### Listing
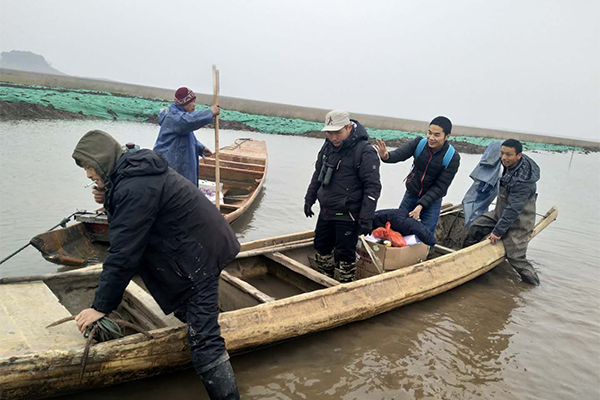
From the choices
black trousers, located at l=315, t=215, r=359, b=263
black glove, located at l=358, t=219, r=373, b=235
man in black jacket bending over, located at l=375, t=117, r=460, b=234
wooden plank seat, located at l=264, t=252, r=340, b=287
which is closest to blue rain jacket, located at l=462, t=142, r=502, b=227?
man in black jacket bending over, located at l=375, t=117, r=460, b=234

### Goal of the exercise
Transcribe every line of the records above verbatim, omitting the pictures from your transcription.

### Final result
From the choices
black trousers, located at l=315, t=215, r=359, b=263
black glove, located at l=358, t=219, r=373, b=235
man in black jacket bending over, located at l=375, t=117, r=460, b=234
wooden plank seat, located at l=264, t=252, r=340, b=287
which is closest to blue rain jacket, located at l=462, t=142, r=502, b=227?
man in black jacket bending over, located at l=375, t=117, r=460, b=234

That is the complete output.